This past Tuesday, I got that opportunity thanks to an artists’ gathering on St. Paul’s West Side. The West Side is my first neighborhood assignment and I’ve taken it on with great relish, as it has been very interesting to interact with the many types of small businesses one can find in the neighborhood. However, a significant introduction to the community came through a chance Facebook encounter with a group devoted to Smith Avenue, one of the major business thoroughfares in the neighborhood.
The gathering was advertised as an artists’ mixer, as there is a growing vocal community of artists on the West Side. Hosted by the West Side Citizens’ Organization, the meeting was meant to solicit ideas regarding potential artist events and/or initatives that WSCO and other community organizations could pursue. Inside High Bridge Tattoo, Tom Alvarado and WSCO director Elena Gaardner welcomed artists and business owners alike inside the living-room like space, with plenty of snacks and beverages for all. I didn’t get an accurate count, but there had to have been at least twenty-five folks squeezed into the little space.
While space may have been in short order, ideas certainly weren’t. Rumblings of a potential new theater space using open lots to garage theater tours to installations rivaling the huge lawn chair at the North end of the High Bridge percolated through the active space. What was most comforting was to see a committed community space, with folks willing to move around, meet others, re-connect with acquaintances and share ideas.

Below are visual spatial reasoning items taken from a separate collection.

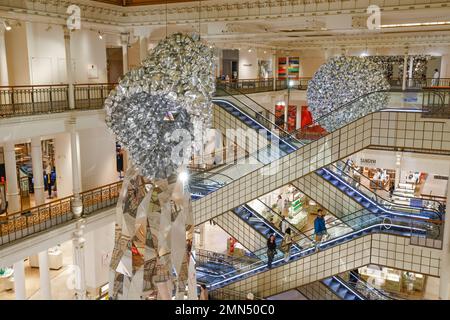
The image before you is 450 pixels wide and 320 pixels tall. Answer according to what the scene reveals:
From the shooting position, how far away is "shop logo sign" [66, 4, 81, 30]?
9477 mm

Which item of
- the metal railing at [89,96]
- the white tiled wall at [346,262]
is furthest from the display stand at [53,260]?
the white tiled wall at [346,262]

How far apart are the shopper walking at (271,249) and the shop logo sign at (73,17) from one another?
6112 mm

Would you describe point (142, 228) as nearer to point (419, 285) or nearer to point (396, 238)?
point (396, 238)

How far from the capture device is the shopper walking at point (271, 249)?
9273mm

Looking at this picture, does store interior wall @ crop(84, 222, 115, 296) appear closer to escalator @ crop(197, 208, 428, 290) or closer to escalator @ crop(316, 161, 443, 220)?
escalator @ crop(197, 208, 428, 290)

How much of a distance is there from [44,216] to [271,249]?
4.86 m

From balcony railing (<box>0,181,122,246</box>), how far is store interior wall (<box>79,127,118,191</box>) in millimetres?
1837

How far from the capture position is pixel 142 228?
4.50 meters

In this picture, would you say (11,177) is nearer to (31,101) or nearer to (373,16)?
(31,101)

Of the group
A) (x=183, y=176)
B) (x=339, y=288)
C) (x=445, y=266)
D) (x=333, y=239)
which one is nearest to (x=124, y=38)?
(x=333, y=239)

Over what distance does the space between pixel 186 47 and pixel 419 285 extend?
31.0ft
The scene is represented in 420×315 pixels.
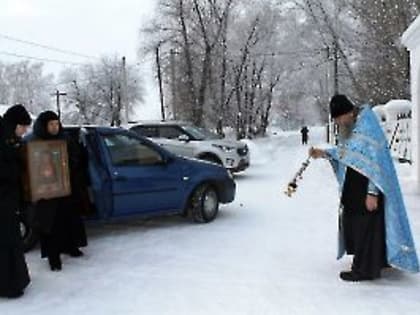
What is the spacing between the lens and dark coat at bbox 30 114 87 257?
272 inches

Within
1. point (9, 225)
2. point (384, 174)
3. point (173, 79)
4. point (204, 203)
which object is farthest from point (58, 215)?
point (173, 79)

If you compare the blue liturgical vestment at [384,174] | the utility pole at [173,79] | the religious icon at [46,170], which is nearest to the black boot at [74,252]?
the religious icon at [46,170]

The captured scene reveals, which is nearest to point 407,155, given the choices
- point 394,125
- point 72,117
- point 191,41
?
point 394,125

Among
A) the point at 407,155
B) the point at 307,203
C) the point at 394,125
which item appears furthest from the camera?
the point at 394,125

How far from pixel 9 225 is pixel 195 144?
11.2 m

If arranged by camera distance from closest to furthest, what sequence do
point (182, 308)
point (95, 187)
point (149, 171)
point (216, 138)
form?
point (182, 308)
point (95, 187)
point (149, 171)
point (216, 138)

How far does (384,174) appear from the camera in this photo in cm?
623

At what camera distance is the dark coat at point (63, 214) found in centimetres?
691

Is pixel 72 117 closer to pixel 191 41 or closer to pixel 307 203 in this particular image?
pixel 191 41

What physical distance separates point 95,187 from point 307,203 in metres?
4.95

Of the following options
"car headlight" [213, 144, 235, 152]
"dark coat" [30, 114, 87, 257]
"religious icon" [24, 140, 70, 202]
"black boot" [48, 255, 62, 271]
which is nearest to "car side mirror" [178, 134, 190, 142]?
"car headlight" [213, 144, 235, 152]

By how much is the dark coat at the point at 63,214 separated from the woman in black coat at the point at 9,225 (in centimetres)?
79

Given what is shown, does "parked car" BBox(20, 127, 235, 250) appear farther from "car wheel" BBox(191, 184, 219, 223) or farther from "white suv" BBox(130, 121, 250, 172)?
"white suv" BBox(130, 121, 250, 172)

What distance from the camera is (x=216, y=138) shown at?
59.5 ft
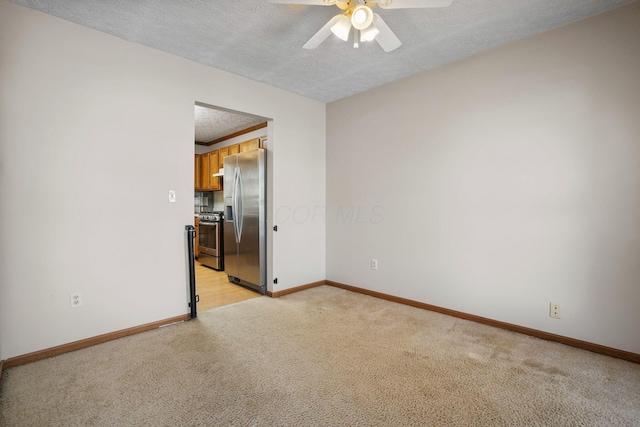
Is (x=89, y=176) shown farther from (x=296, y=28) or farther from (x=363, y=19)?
(x=363, y=19)

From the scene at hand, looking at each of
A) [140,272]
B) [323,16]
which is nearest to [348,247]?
[140,272]

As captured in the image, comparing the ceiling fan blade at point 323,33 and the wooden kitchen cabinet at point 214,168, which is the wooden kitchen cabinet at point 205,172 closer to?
the wooden kitchen cabinet at point 214,168

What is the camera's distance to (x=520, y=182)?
8.60 ft

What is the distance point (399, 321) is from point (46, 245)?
3.03 meters

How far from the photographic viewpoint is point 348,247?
13.1 ft

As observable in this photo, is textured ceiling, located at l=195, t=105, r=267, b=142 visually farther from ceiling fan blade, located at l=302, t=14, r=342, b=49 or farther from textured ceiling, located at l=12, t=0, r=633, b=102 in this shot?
ceiling fan blade, located at l=302, t=14, r=342, b=49

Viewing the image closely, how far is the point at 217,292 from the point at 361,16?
3.46 metres

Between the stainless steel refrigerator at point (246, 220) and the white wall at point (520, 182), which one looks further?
the stainless steel refrigerator at point (246, 220)

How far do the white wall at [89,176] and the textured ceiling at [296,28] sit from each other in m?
0.24

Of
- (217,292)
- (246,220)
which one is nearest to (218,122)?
(246,220)

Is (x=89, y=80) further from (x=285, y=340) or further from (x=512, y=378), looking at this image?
(x=512, y=378)

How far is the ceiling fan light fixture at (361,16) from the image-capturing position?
68.0 inches

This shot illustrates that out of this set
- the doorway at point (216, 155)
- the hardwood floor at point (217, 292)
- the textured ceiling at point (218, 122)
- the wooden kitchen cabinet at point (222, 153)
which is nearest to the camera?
the hardwood floor at point (217, 292)

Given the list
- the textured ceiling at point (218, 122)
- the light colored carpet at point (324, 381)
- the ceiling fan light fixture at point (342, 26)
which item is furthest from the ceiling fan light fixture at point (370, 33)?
the textured ceiling at point (218, 122)
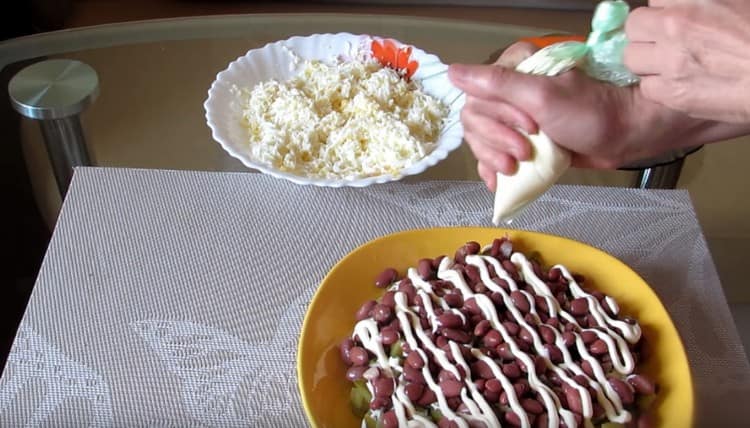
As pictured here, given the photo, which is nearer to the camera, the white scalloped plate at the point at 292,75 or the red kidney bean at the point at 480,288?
the red kidney bean at the point at 480,288

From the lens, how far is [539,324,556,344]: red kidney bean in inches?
24.2

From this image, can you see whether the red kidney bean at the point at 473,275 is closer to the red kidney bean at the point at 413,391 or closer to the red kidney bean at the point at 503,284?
the red kidney bean at the point at 503,284

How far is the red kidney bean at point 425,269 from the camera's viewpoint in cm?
68

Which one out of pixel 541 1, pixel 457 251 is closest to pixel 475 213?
pixel 457 251

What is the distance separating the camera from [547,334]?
616 millimetres

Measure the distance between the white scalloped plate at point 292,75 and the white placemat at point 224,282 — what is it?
0.05 meters

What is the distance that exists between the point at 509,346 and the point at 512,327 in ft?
0.06

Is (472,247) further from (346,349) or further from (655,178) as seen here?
(655,178)

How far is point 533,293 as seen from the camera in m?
0.66

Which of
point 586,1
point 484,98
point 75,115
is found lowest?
point 586,1

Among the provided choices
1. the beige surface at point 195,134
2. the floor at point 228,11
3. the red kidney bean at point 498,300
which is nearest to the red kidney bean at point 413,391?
the red kidney bean at point 498,300

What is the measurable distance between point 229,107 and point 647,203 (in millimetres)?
524

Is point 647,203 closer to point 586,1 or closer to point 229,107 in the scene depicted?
point 229,107

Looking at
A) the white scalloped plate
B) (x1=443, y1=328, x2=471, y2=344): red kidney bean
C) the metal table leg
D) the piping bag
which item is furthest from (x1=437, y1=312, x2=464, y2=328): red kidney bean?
the metal table leg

Though calling a spontaneous community meeting for every neighborhood I encounter may be too much for the task, I was inspired by the group and how easily it clicked. The West SIde is known for its tight community, so it certainly comes with practice, but, there can be great value in just bringing folks together and letting the process flow. I hope that by the end of my work, the Community Assets Directory will have a similar, welcoming feel to it. Just be sure to bring your own snacks.